Although he'd pulled away to talk, the rest of Gordy's body was still so very close to Leo's. It would be nothing for Leo to wrap his arms around Gordy's waist, lift him up, and carry him back to the couch. To lie him down and kiss the clothing off of him. But as much as Leo wanted to, he really didn't think sex was the right way to help someone grieve. Especially when they barely knew each other. It might be a great way to get Gordy to not think about anything for a while, but it would also be a great way to get remembered as the douche who took advantage of him the day his mother died.
"You're welcome," Leo said. His voice sounded much stronger than the rest of him felt. He gently pressed Gordy away. Before he could change his mind, Leo again reached for the door. This time he stopped himself before turning the knob. "Hey, Gordy?" He nodded at the goat. "You said Belinda was the second miracle. What was the first? There's not another one of her around here is there?"
For a second a real smile brightened Gordy's face. "Oh." He lightly touched his chest and dragged his fingertips over his heart, in what seemed to be a subconscious thing. "I was."

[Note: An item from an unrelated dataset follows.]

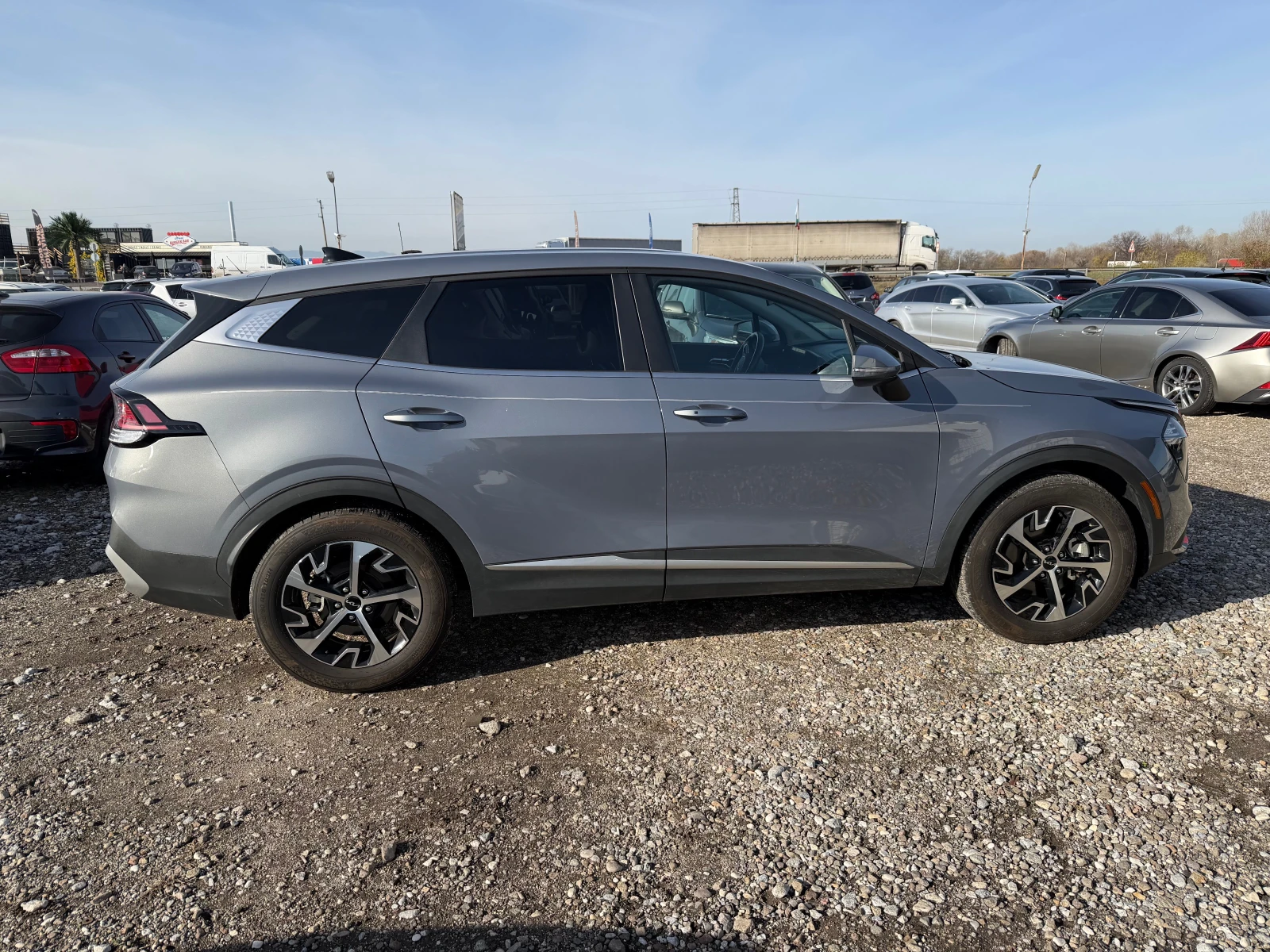 Kia Sportage 2.5 EX(КАТО НОВ) - изображение 4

Leo tilted his head. He smiled. "Oh?"
"My mom always said she and Dad wanted a bunch of kids. Like, a lot. That's why they bought the farmhouse in the first place. Lots of bedrooms. Lots of places to play. It just never worked for them. And they couldn't afford IVF or anything, so they decided it was never going to happen. All those years with no birth control and nothing ever happened. My mom was fifty-four when she found out she was pregnant with me. She didn't even think she was. She just figured it was the change of life when things stopped doing what they do. But nope." He looked up at Gordy and forced another smile. "It was me. When other women were having grandkids, she was getting ready for her first and only baby. She used to tell me the angels were waiting to send one until they had perfected the recipe."
Leo grinned. "Not just a miracle, but a perfect one."
"So I hear." Gordy shifted on his feet and crossed his arms, as if suddenly uncomfortable. "You can see how I can't really let her down, right? She waited her whole life for me, and then gave me the years when she should have been doing all those things that every other retiree does - travelling, or golfing, or boating. Whatever. The two of them were hosting birthday parties with bouncy castles and going out to baseball games in their sixties, Leo; they were getting me a tux for prom in their seventies and figuring out how to pick iPads and smart phones and gaming laptops when the rest of their friends were shaking their fists at 'kids and their tech,'" He finger quoted the last part. "Can you imagine that? And the whole time, they never once made me feel like that was weird or strange. They didn't ever seem too tired or out of touch with what I was going through. It wasn't until I hit my twenties that I realised how tough it must have been for them."
"I hear you," Leo said. "Don't worry. We're going to make sure their first miracle finds their second miracle a miracle."
Gordy sighed. "That's a tall order."
"Not at all." Leo opened the door and stepped into the hallway. "I told you -- I can fix anything." He winked, hoping it came across as cheesily-cute as he intended it and not just cheesy. "That's my miracle."